**Task:**
How many lines of these records hold the string "capla"? Reply with the number alone.

**Source records:**
<<<<
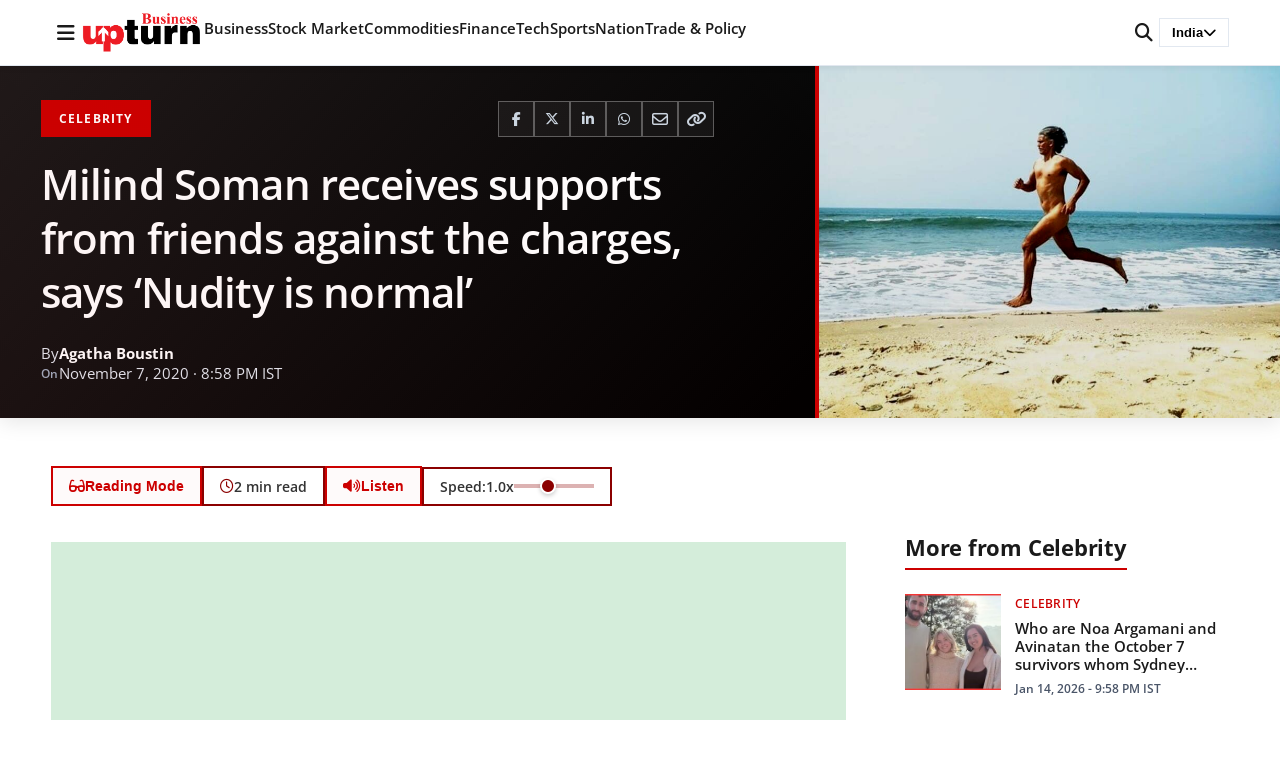

--- FILE ---
content_type: text/html; charset=utf-8
request_url: https://www.google.com/recaptcha/api2/aframe
body_size: 266
content:
<!DOCTYPE HTML><html><head><meta http-equiv="content-type" content="text/html; charset=UTF-8"></head><body><script nonce="NG0tSyDiaz0wLU7L6ry7ow">/** Anti-fraud and anti-abuse applications only. See google.com/recaptcha */ try{var clients={'sodar':'https://pagead2.googlesyndication.com/pagead/sodar?'};window.addEventListener("message",function(a){try{if(a.source===window.parent){var b=JSON.parse(a.data);var c=clients[b['id']];if(c){var d=document.createElement('img');d.src=c+b['params']+'&rc='+(localStorage.getItem("rc::a")?sessionStorage.getItem("rc::b"):"");window.document.body.appendChild(d);sessionStorage.setItem("rc::e",parseInt(sessionStorage.getItem("rc::e")||0)+1);localStorage.setItem("rc::h",'1768824322550');}}}catch(b){}});window.parent.postMessage("_grecaptcha_ready", "*");}catch(b){}</script></body></html>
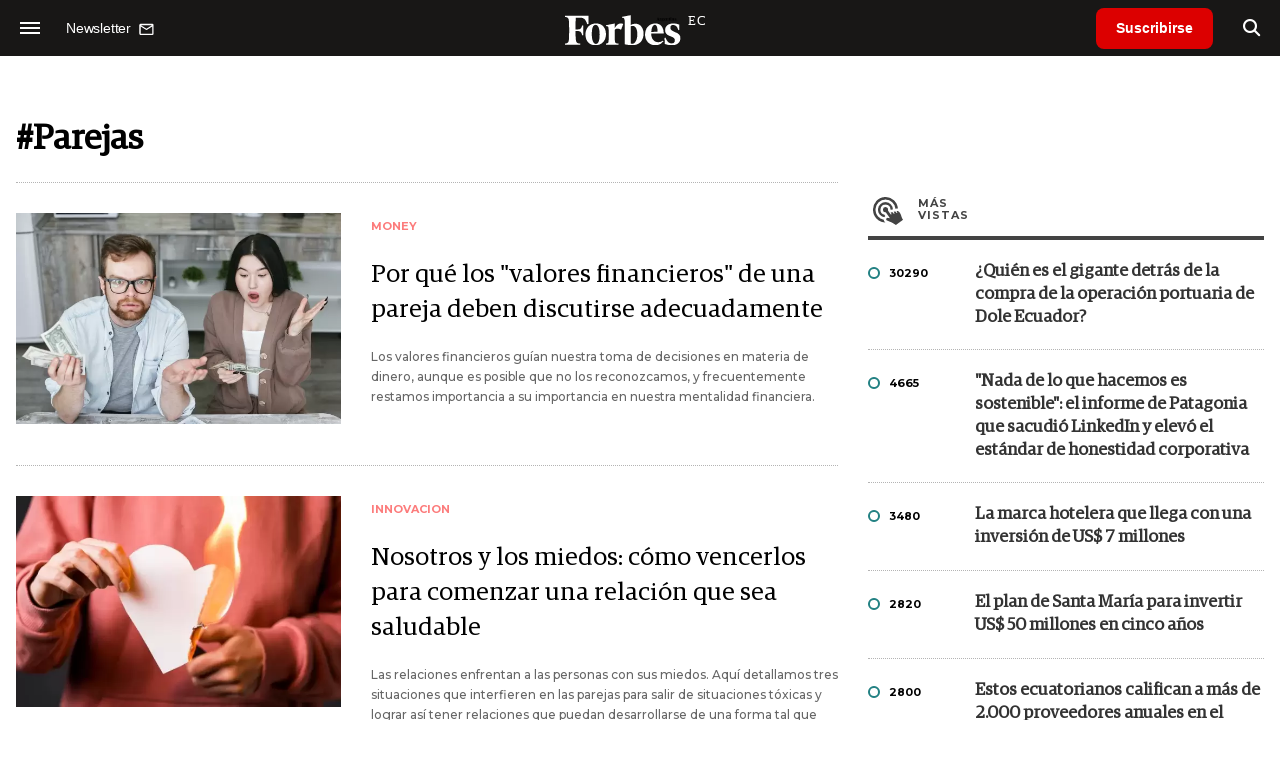

--- FILE ---
content_type: text/html; charset=utf-8
request_url: https://www.google.com/recaptcha/api2/aframe
body_size: 184
content:
<!DOCTYPE HTML><html><head><meta http-equiv="content-type" content="text/html; charset=UTF-8"></head><body><script nonce="RxAZxnJf4RLIbslguz96VA">/** Anti-fraud and anti-abuse applications only. See google.com/recaptcha */ try{var clients={'sodar':'https://pagead2.googlesyndication.com/pagead/sodar?'};window.addEventListener("message",function(a){try{if(a.source===window.parent){var b=JSON.parse(a.data);var c=clients[b['id']];if(c){var d=document.createElement('img');d.src=c+b['params']+'&rc='+(localStorage.getItem("rc::a")?sessionStorage.getItem("rc::b"):"");window.document.body.appendChild(d);sessionStorage.setItem("rc::e",parseInt(sessionStorage.getItem("rc::e")||0)+1);localStorage.setItem("rc::h",'1766474617850');}}}catch(b){}});window.parent.postMessage("_grecaptcha_ready", "*");}catch(b){}</script></body></html>

--- FILE ---
content_type: application/javascript; charset=utf-8
request_url: https://statics.forbes.com.ec/forbes/js/section.js?v=1765660245
body_size: 691
content:
/**
 * Sourtech
 * Hernan Roig -> hernanroig@gmial.com
**/

const addListeners = async () => {
	const more = document.querySelector('#more-news');
	const content_news = document.querySelector('#content-news');
	const paginator = document.querySelector('.paginator');
	if(more){
		more.addEventListener('click', async e =>{
			e.preventDefault();
			let next = more.dataset.next;
			let next_url = more.dataset.url;

			more.classList.add("disabled");
            const params = new URLSearchParams();
            params.append('p', next);

            const sep = next_url.includes('?') ? '&' : '?';
            const url = next_url + sep + params.toString();

            try {
                const send = await fetch(url, { method: "GET" });
                const html = await send.text();

                // Parseamos el HTML y buscamos el div con id content-news
                const parser = new DOMParser();
                const doc = parser.parseFromString(html, "text/html");
                const content = doc.getElementById("content-news");

                if (content) {
                    paginator.remove();
                    // Insertamos solo el HTML interno del content-news
                    content_news.insertAdjacentHTML('beforeend', content.innerHTML);
                    addListeners();   
                    lazyImage();
                }
                more.classList.remove("disabled");
                more.classList.remove("disabled");

            } catch (error) {
                console.error("Error al cargar más noticias:", error);
            }
		});		
	}
};

document.addEventListener("DOMContentLoaded", () => {
	addListeners();
});

$(document).ready(function(){
/*						   
	$("body").on("click", "#more-news", function(e) {	
		e.preventDefault();
		var next = $(this).data("next");
		var next_url = $(this).data("url");
		$.ajax({
			beforeSend: function() {
				$("#more-news").addClass("disabled");
			},						   
			type: "POST",dataType: "json",cache: false,
			data: "p=" + next + "&paginate=1", 
			url:  next_url,	
			timeout: 40000,
			success: function (data) {
				if(data['state']=='2'){
					$(".paginator").fadeOut(10, function() {
						$(this).closest(".col-lg-12").remove();
						$("#content-news .row").append(unescape(data['html'])); 
						lazyImage();
					});				
				}else{
					//Modal.fancyAlert(data['data']);	
				}
			},
		}).always(function ( data ) {
			$("#ama_ajaxfilter").fadeOut("slow");
		});
	});	
    */
	$("body").on("click", "#more-sections", function(e) {	
		e.preventDefault();
		var next = $(this).data("next");
		var next_url = $(this).data("url");
		$.ajax({
			beforeSend: function() {
				$("#more-news").addClass("disabled");
			},						   
			type: "POST",dataType: "json",cache: false,
			data: "p=" + next + "&paginate=1", 
			url:  next_url,	
			timeout: 40000,
			success: function (data) {
				if(data['state']=='2'){
					$(".paginator").fadeOut(10, function() {
						$(this).closest(".col-lg-12").remove();
						$("#content-news").append(unescape(data['html'])); 
						lazyImage();
					});				
				}
			},
		});
	});	    
});	
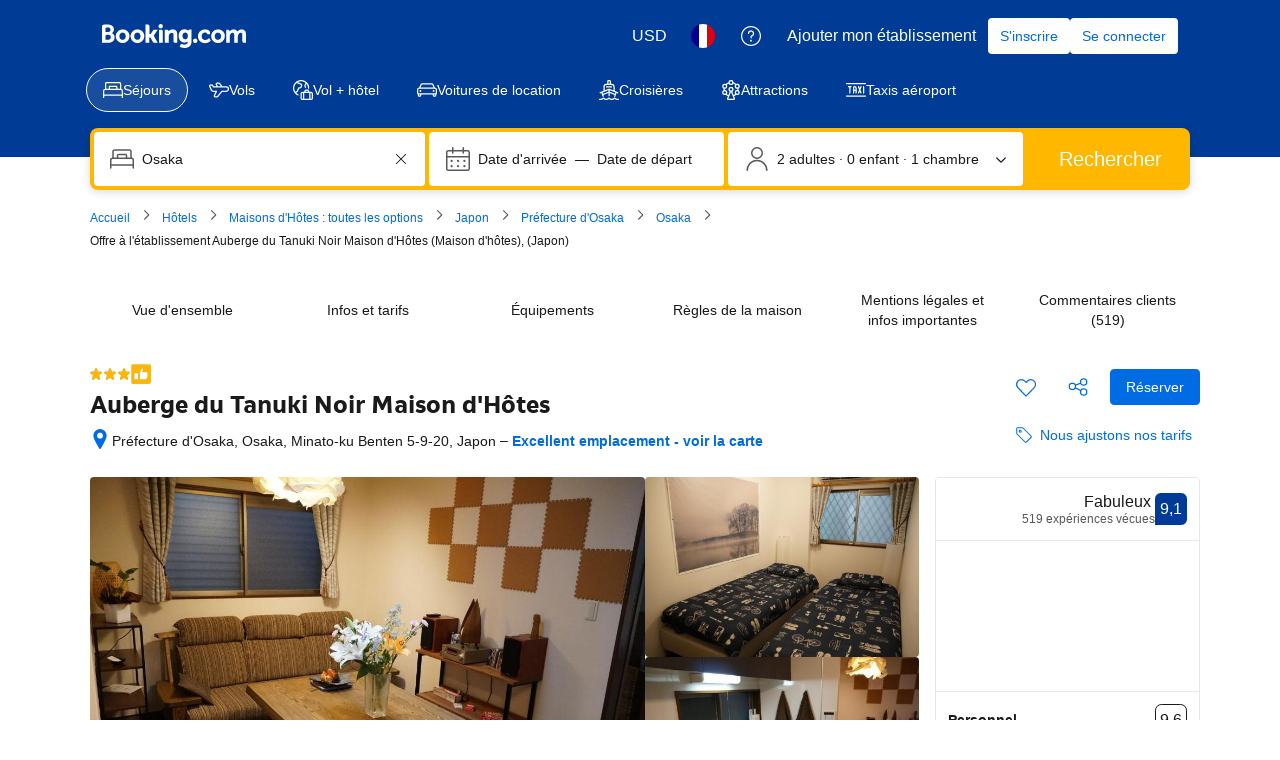

--- FILE ---
content_type: text/html; charset=UTF-8
request_url: https://www.booking.com/hotel/jp/auberge-du-tanuki-noir-maison-d-39-hotes.fr.html
body_size: 1820
content:
<!DOCTYPE html>
<html lang="en">
<head>
    <meta charset="utf-8">
    <meta name="viewport" content="width=device-width, initial-scale=1">
    <title></title>
    <style>
        body {
            font-family: "Arial";
        }
    </style>
    <script type="text/javascript">
    window.awsWafCookieDomainList = ['booking.com'];
    window.gokuProps = {
"key":"AQIDAHjcYu/GjX+QlghicBgQ/7bFaQZ+m5FKCMDnO+vTbNg96AHf0QDR8N4FZ0BkUn8kcucXAAAAfjB8BgkqhkiG9w0BBwagbzBtAgEAMGgGCSqGSIb3DQEHATAeBglghkgBZQMEAS4wEQQMuq52ahLIzXS391ltAgEQgDujRkBXrrIUjgs1lAsFcu/9kgpI/IuavohSG7yE1BYsDzpFl4iqc4edkSwfTozI/iGO7lnWq3QC9N4X1w==",
          "iv":"A6x+YwEwWgAAAf2r",
          "context":"+Op3sapaCSV27oSbg45O2towYuqLl//1LQNjSBThI1I0liRfdOaHOHSN7reGMlmi0QYejNOaioxqYiSBpcB7U3PybdeWgrDtQXf2coXQN8HwU+cozGm7WrPIfk60O9XiGQEbAL3Il5+A2s4Vth6j/YlQJgD7LEPSSzfJaOxzK3mR6rh3KkBKi4Psp7gmhyCyWxxWWfh/HkdwTQ00ruTsgzdcz+1IHlzsgmTKoyag3LzQmuzxZNPzbwoNxrg7DkuWqWNIfBtPOAuGor6rLL4KqXIpoLKjo3NURsGwy2+UsQoeJMM4ljCqsOnG5wO2e0pXHGHSz3cG2Q8fQM//WNuno3v9x3JhMPYuF3aFOEb+oc+eCVz77AkQZA=="
};
    </script>
    <script src="https://d8c14d4960ca.337f8b16.us-east-2.token.awswaf.com/d8c14d4960ca/a18a4859af9c/f81f84a03d17/challenge.js"></script>
</head>
<body>
    <div id="challenge-container"></div>
    <script type="text/javascript">
        AwsWafIntegration.saveReferrer();
        AwsWafIntegration.checkForceRefresh().then((forceRefresh) => {
            if (forceRefresh) {
                AwsWafIntegration.forceRefreshToken().then(() => {
                    window.location.reload(true);
                });
            } else {
                AwsWafIntegration.getToken().then(() => {
                    window.location.reload(true);
                });
            }
        });
    </script>
    <noscript>
        <h1>JavaScript is disabled</h1>
        In order to continue, we need to verify that you're not a robot.
        This requires JavaScript. Enable JavaScript and then reload the page.
    </noscript>
</body>
</html>

--- FILE ---
content_type: text/javascript
request_url: https://cf.bstatic.com/psb/capla/static/js/9cb92feb.c64e42f4.chunk.js
body_size: 508
content:
"use strict";(self["b-property-web-property-page__LOADABLE_LOADED_CHUNKS__"]=self["b-property-web-property-page__LOADABLE_LOADED_CHUNKS__"]||[]).push([["9cb92feb"],{"316ced13":(a,e,t)=>{t.r(e),t.d(e,{default:()=>r});var l=t("ead71eb0");const r=function(){return l.createElement("svg",{xmlns:"http://www.w3.org/2000/svg",viewBox:"0 0 24 24",width:"50px"},l.createElement("path",{d:"M8.625 3.75a1.875 1.875 0 1 1-3.75 0 1.875 1.875 0 0 1 3.75 0m1.5 0a3.375 3.375 0 1 0-6.75 0 3.375 3.375 0 0 0 6.75 0m4.204 9.375h7.421a.75.75 0 0 1 .75.75v1.5c0 2.63-3.524 5.25-6.75 5.25h-7.5c-3.226 0-6.75-2.62-6.75-5.25v-1.5a.75.75 0 0 1 .75-.75H4.5a.75.75 0 0 0 .75-.75v-3a.75.75 0 0 1 1.23-.577l2.78 2.316a2.255 2.255 0 0 0 2.684.15l2.64-1.76a.752.752 0 0 1 .832 1.252l-2.631 1.75a3.78 3.78 0 0 1-4.485-.24l-.562-.472a.75.75 0 1 0-.964 1.148l.567.476a5.28 5.28 0 0 0 6.272.339l2.634-1.753a2.251 2.251 0 1 0-2.495-3.748l-2.637 1.758a.75.75 0 0 1-.895-.052L7.44 7.646a2.25 2.25 0 0 0-3.691 1.73v2.999l.75-.75H2.25A2.25 2.25 0 0 0 0 13.875v1.5c0 3.572 4.276 6.75 8.25 6.75h7.5c3.974 0 8.25-3.178 8.25-6.75v-1.5a2.25 2.25 0 0 0-2.25-2.25h-7.421a.75.75 0 0 0 0 1.5M4.28 23.405l1.961-1.96a.75.75 0 1 0-1.06-1.061l-1.961 1.96a.75.75 0 1 0 1.06 1.061m16.5-1.06-1.96-1.961a.75.75 0 1 0-1.061 1.06l1.96 1.961a.75.75 0 1 0 1.061-1.06"}))}}}]);
//# sourceMappingURL=https://istatic.booking.com/internal-static/capla/static/js/9cb92feb.c64e42f4.chunk.js.map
>>>>
**Exercise response:**
2